The relevant sections of the Internal Revenue Code of 1954 provide as follows:
"§ 165. Losses.
"(a) General Rule. — There shall be allowed as a deduction any loss sustained during the taxable year and not compensated for by insurance or otherwise.
"(b) Amount of Deduction. — For purposes of subsection (a), the basis for determining the amount of the deduction for any loss shall be the adjusted basis provided in section 1011 for determining the loss from the sale or other disposition of property.

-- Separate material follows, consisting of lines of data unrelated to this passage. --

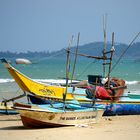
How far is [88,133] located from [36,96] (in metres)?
3.37

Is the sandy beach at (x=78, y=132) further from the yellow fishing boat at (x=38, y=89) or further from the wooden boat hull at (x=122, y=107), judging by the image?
the wooden boat hull at (x=122, y=107)

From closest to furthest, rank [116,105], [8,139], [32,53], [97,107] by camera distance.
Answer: [8,139], [97,107], [116,105], [32,53]

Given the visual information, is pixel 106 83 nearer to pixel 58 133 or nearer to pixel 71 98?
pixel 71 98

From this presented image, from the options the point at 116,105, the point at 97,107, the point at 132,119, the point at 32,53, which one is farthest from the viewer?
the point at 32,53

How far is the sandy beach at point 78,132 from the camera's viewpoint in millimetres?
11461

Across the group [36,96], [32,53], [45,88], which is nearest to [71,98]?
[45,88]

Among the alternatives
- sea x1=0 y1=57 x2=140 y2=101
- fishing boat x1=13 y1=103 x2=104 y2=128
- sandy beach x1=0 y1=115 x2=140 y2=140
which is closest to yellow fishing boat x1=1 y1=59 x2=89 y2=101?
sea x1=0 y1=57 x2=140 y2=101

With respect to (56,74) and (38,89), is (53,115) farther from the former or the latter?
(56,74)

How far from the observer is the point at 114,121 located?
49.0ft

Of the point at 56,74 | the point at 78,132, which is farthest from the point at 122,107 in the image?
the point at 56,74

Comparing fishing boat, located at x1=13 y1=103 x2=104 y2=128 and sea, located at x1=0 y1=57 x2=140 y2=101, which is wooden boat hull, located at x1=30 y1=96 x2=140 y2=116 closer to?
sea, located at x1=0 y1=57 x2=140 y2=101

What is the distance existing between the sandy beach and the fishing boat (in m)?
0.23

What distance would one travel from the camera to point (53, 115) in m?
12.7

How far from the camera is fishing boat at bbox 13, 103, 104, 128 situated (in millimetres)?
12586
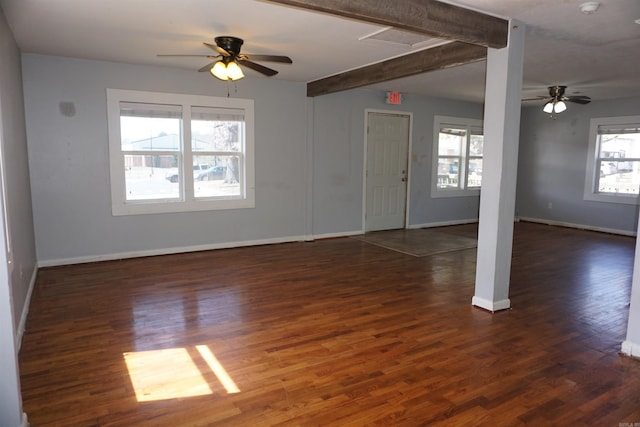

"(c) Limitation on Losses of Individuals. — In the case of an individual, the deduction under subsection (a) shall be limited to —
* * * * * *
"(3) losses of property not connected with a trade or business, if such losses arise from fire, storm, shipwreck, or other casualty, or from theft. No loss described in this paragraph shall be allowed if, at the time of filing the return, such loss has been claimed for estate tax purposes in the estate tax return.
* * * * * *
"§ 1011. Adjusted basis for determining gain or loss.
"The adjusted basis for determining the gain or loss from the sale or other disposition of property, whenever acquired, shall be the basis (determined under section 1012 * * *) * * *, adjusted as provided in section 1016.
"§ 1012. Basis of property-cost.
"The basis of property shall be the cost of such property, except as otherwise provided * * *.
"§ 1016. Adjustments to basis.
"(a) General Rule. — Proper adjustment in respect to the property shall in all cases be made —
"(1) for expenditures, receipts, losses, or other items, properly chargeable to capital account, * * *
* * * * * *
"(2) in respect of any period since February 28, 1913, for exhaustion, wear and tear, obsolescence, amortization, and depletion, to the extent of the amount —
"(A) allowed as deductions in computing taxable income under this subtitle or prior income tax laws, and
"(B) resulting (by reason of the deductions so allowed) in a reduction for any taxable year of the taxpayer's taxes under this subtitle (other than chapter 2, relating to tax on self-employment income), or prior income, war-profits, or excess-profits tax laws,
but not less than the amount allowable under this subtitle or prior income tax laws. * * *"
* * * * * *
Senator Sam J. Ervin, Jr., introduced a bill relating to timber losses on January 28, 1970. It was read twice and referred to the Committee on Finance. The bill reads as follows:
"To amend the Internal Revenue Code of 1954 with respect to the amount of deduction allowable for casualty losses to timber.
"Be it enacted by the Senate and House of Representatives of the United States of America in Congress assembled, That (a) section 165(b) of the Internal Revenue Code of 1954 (relating to amount of deduction for losses) is amended by adding at the end thereof the following new sentence: `In the case of a loss sustained with respect to timber, arising from fire, storm, or other casualty, the amount of the deduction for such loss shall not be less than the amount by which the fair market value of the timber immediately before the casualty exceeds the fair market value of the timber immediately after the casualty.'.
"(b) The amendment made by subsection (a) shall apply to taxable years ending after the date of the enactment of this Act."
S. 3349, 91st Cong., 2d Sess. (1970).